Research digest: This paper makes resonance graphs less mysterious by letting students vary driving frequency, damping, and amplitude while seeing the system respond. The article is useful when students can draw the resonance peak but cannot yet explain what the peak represents physically.
Classroom use: Start with prediction: where will the largest amplitude occur? Then let students change the driving frequency and compare the simulated motion with the graph.
Paper: arXiv:1501.01535
Authors: Loo Kang Wee, Tat Leong Lee, Charles Chew, Darren Wong, Samuel Tan
Publication: Phys. Educ. 50 (2015) 189-196
Theme: EJS models for resonance graphs

What teachers can take from this
This paper makes resonance graphs less mysterious by letting students vary driving frequency, damping, and amplitude while seeing the system respond. The article is useful when students can draw the resonance peak but cannot yet explain what the peak represents physically.
Use it tomorrow
Start with prediction: where will the largest amplitude occur?
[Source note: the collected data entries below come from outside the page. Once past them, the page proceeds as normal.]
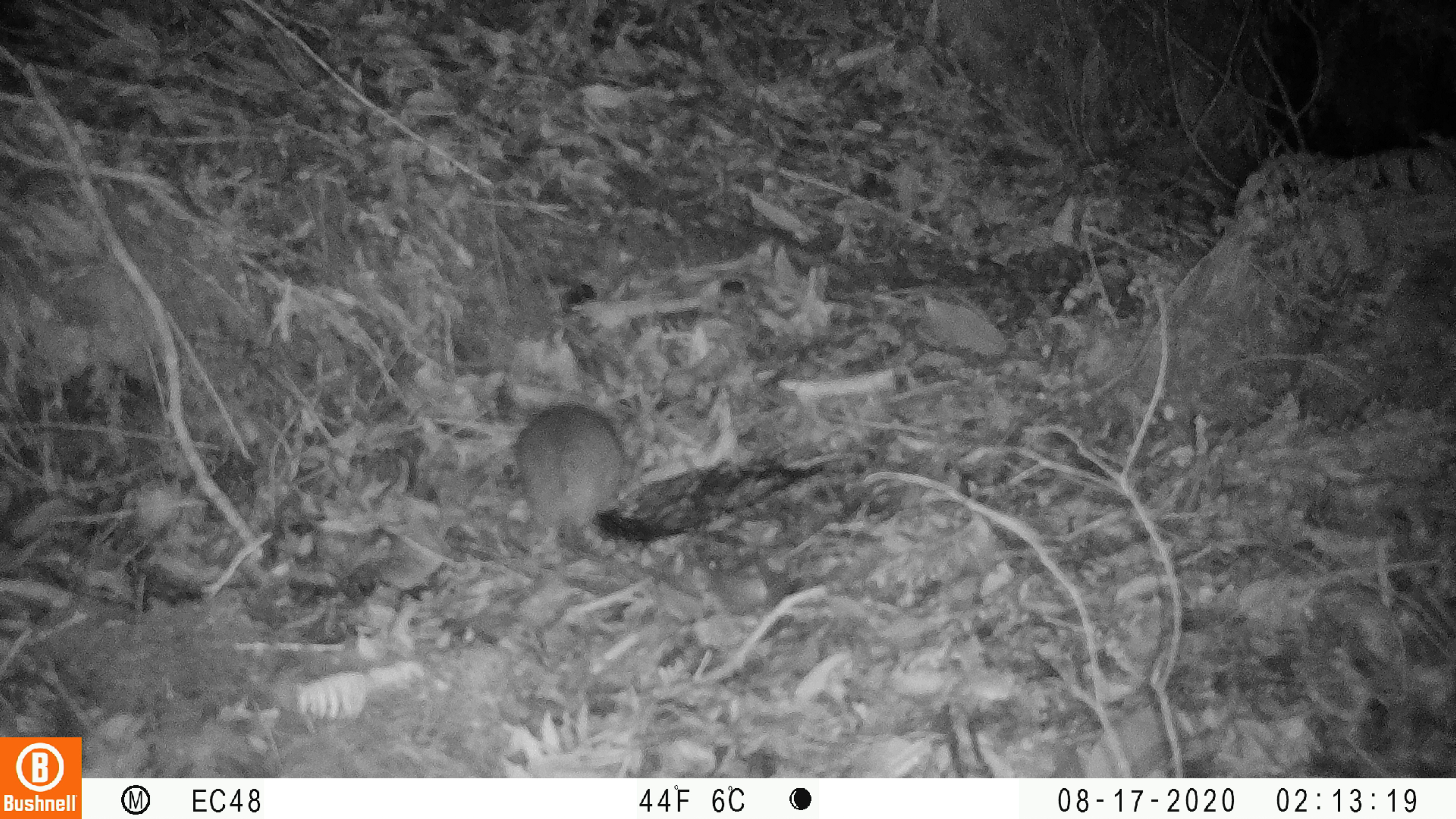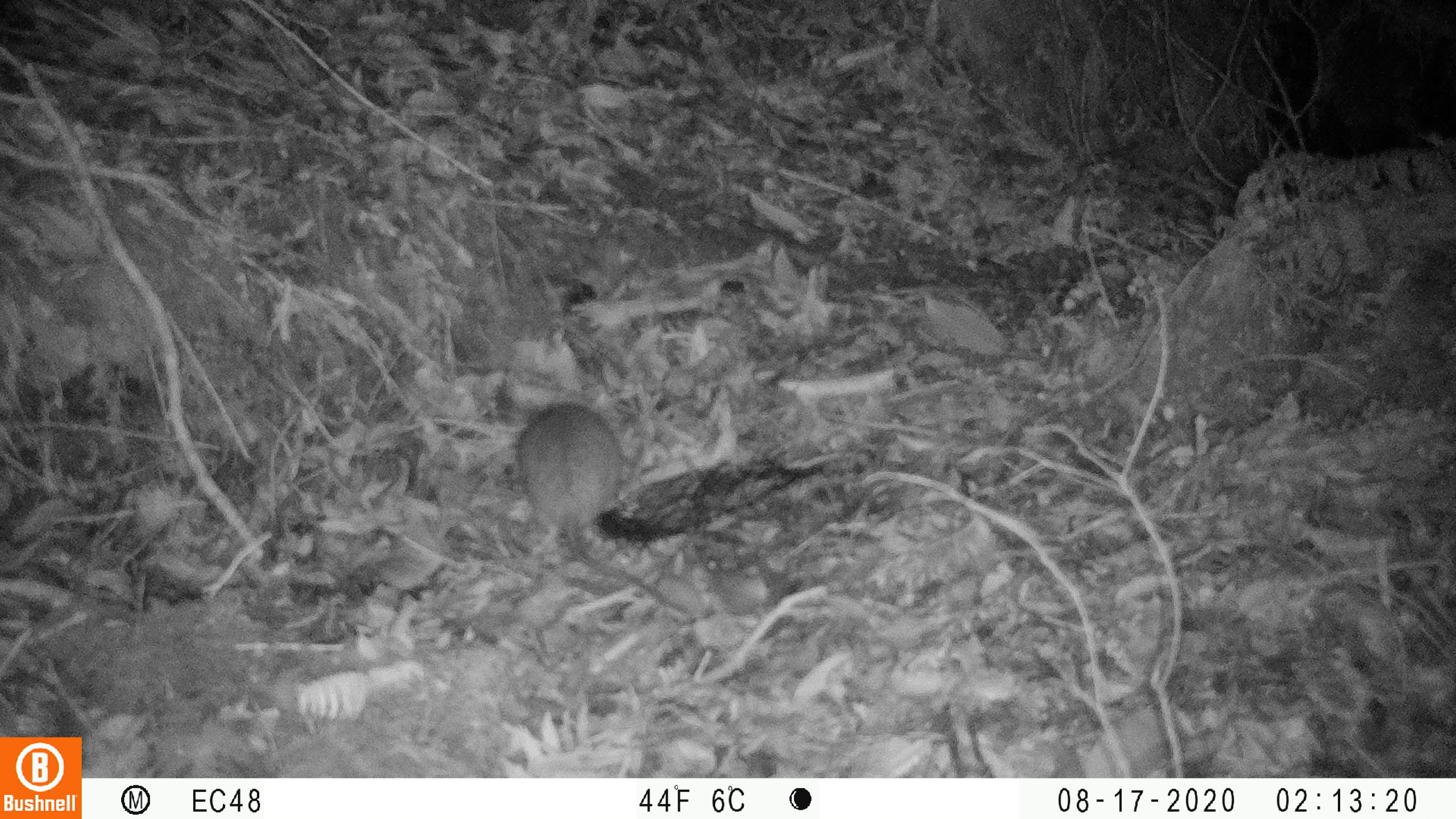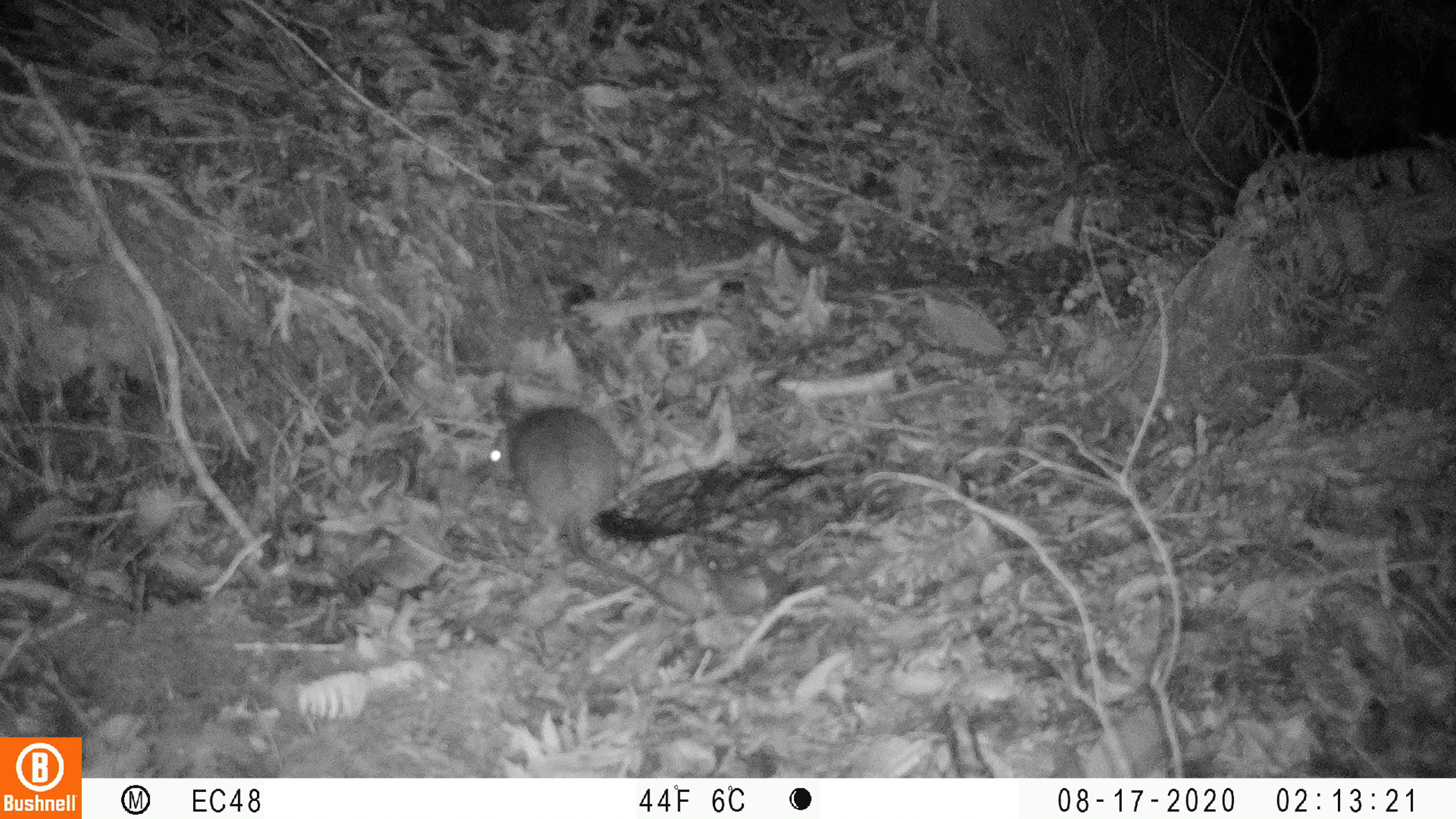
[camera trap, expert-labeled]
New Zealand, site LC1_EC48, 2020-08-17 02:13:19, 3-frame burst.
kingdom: Animalia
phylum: Chordata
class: Mammalia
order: Rodentia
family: Muridae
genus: Rattus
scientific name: Rattus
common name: rat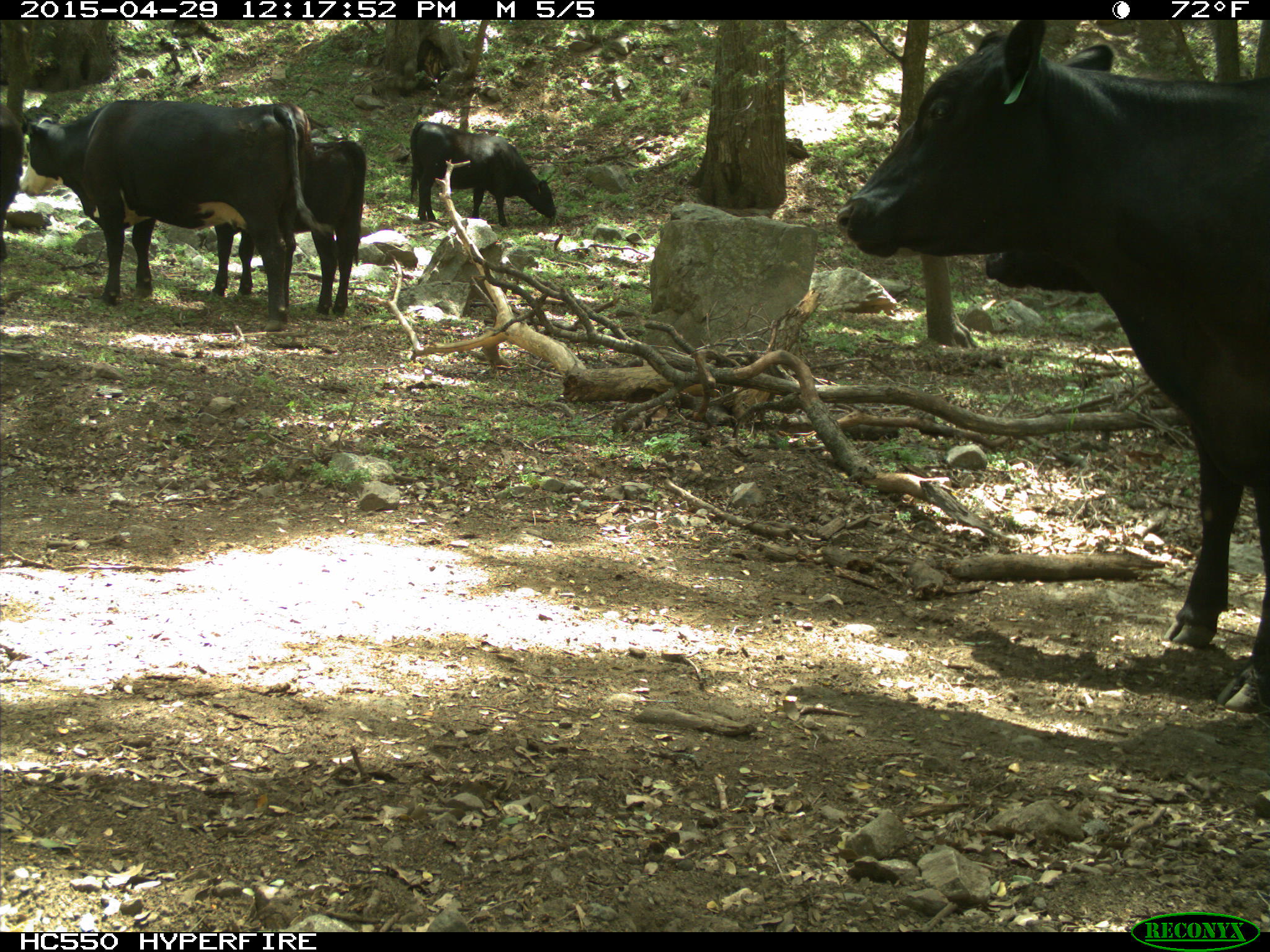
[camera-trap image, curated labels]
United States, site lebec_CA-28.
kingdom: Animalia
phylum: Chordata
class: Mammalia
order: Artiodactyla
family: Bovidae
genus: Bos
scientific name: Bos taurus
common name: domestic cow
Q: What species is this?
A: Bos taurus (domestic cow).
Then let students change the driving frequency and compare the simulated motion with the graph.
Pedagogical move
Ask students to narrate the graph as a physical story: energy transfer, damping, and the meaning of the peak width.
Good discussion prompts
- What evidence does the model, video, or activity make visible?
- Which variable should students change first, and what should they keep constant?
- What claim can students make from the evidence, and what limitation should they acknowledge?